The WEF’s official slogan states that they are “committed to improving the state of the world,” and this guides an underlying agenda. Over the last three years, this has focused on dealing with global economic slowdown. However, this year’s forum, titled “Shared norms for a new reality,” has an agenda packed with sessions examining the shift in economic power from West to East and its implications as western economies are struggling to deal with debt, austerity and low growth.

Important issues, but what about Africa?

Again, it seems that Africa has been widely overlooked on the Davos agenda. This could disappoint some who are interested in the ability of inclusive economic growth to alleviate poverty in Africa. However, while the official Davos program may have underrepresented Africa, this doesn’t mean that those attending aren’t going to be thinking — and talking — about Africa…

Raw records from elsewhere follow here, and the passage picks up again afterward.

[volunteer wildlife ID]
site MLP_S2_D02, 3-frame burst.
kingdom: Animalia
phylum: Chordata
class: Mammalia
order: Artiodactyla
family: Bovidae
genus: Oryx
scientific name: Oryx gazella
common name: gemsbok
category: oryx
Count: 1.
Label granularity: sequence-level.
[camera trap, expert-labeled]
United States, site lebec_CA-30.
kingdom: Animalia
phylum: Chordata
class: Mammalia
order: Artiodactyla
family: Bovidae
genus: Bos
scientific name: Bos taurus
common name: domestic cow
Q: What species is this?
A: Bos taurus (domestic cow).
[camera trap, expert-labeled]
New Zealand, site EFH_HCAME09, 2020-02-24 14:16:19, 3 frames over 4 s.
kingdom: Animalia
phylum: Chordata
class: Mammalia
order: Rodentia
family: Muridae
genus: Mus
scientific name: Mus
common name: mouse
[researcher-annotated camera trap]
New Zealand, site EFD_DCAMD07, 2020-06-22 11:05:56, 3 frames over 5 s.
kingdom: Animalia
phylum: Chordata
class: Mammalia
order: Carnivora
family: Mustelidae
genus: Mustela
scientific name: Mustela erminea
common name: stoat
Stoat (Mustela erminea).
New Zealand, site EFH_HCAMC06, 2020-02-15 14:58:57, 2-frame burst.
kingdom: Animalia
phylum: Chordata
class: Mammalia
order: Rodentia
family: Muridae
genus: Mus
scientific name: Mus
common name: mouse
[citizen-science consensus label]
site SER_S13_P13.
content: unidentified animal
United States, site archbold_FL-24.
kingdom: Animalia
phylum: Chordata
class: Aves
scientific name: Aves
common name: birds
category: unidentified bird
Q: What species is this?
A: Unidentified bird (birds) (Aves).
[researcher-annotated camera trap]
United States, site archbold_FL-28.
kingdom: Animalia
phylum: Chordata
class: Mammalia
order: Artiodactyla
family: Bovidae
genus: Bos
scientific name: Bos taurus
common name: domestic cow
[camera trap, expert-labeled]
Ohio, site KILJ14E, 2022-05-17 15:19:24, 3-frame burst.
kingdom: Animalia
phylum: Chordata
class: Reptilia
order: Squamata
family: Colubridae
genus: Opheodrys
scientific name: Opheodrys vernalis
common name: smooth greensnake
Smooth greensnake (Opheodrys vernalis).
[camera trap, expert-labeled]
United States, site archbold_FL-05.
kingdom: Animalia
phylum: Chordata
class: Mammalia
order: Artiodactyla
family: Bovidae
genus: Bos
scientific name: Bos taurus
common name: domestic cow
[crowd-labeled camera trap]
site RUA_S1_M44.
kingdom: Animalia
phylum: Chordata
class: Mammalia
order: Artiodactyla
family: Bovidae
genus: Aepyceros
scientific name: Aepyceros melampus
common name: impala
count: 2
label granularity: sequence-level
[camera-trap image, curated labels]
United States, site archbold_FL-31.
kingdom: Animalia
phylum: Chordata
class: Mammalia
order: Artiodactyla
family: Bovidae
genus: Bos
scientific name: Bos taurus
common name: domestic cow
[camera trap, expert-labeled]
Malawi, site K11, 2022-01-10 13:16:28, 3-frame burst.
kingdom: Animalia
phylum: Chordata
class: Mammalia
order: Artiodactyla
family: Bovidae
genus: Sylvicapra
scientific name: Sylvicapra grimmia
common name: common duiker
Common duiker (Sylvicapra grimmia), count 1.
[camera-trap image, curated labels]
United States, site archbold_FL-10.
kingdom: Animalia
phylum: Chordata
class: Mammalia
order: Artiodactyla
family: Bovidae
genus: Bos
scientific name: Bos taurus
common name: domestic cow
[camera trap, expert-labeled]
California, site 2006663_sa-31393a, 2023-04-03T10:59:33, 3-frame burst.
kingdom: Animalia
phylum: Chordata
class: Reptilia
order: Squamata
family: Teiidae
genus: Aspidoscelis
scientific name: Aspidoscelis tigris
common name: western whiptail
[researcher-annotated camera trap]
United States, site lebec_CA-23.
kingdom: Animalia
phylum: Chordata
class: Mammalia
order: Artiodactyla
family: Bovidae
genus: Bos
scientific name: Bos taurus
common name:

Recently, the International Monetary Fund (IMF) predicted that growth in sub-Saharan Africa will be 1 percentage point above the global average in 2011. The IMF also recorded eight African countries in the top 20 fastest-expanding economies in 2010, and it predicts that a number of African countries would have stronger rates of economic growth than that of China in 2011. Furthermore, the growing trade and geopolitical relationship between Asia and Africa also means that the forum’s focus on the changing influence of the Asian economies in a post banking-crisis world can’t help but draw attention to Africa’s potential.

These facts and insights will interest many people who will be asking whether Africa can shift into the emerging market mainstream. For others, it will only strengthen what they already believe:

“Not investing in Africa is like missing out on Japan and Germany in the 1950s, Southeast Asia in the 1980s and emerging markets in the 1990s,” said Francis Beddington, head of research at emerging market investment house Insparo Capital.

It seems that while the African economies aren’t yet the African Lions capable of challenging the Asian Tigers, the world has noticed Africa’s huge economic growth potential. There will be many challenges to developing Africa’s potential and making their economic growth inclusive. Here at ONE, we hope there will be conversations in Davos about tackling these challenging poverty issues, but we also value the increased recognition to Africa. While Africa may not be a focus in Davos, it seems Africa is being talked about. And hopefully by the World Economic Forum in Africa in May, those not currently talking about Africa’s potential will be.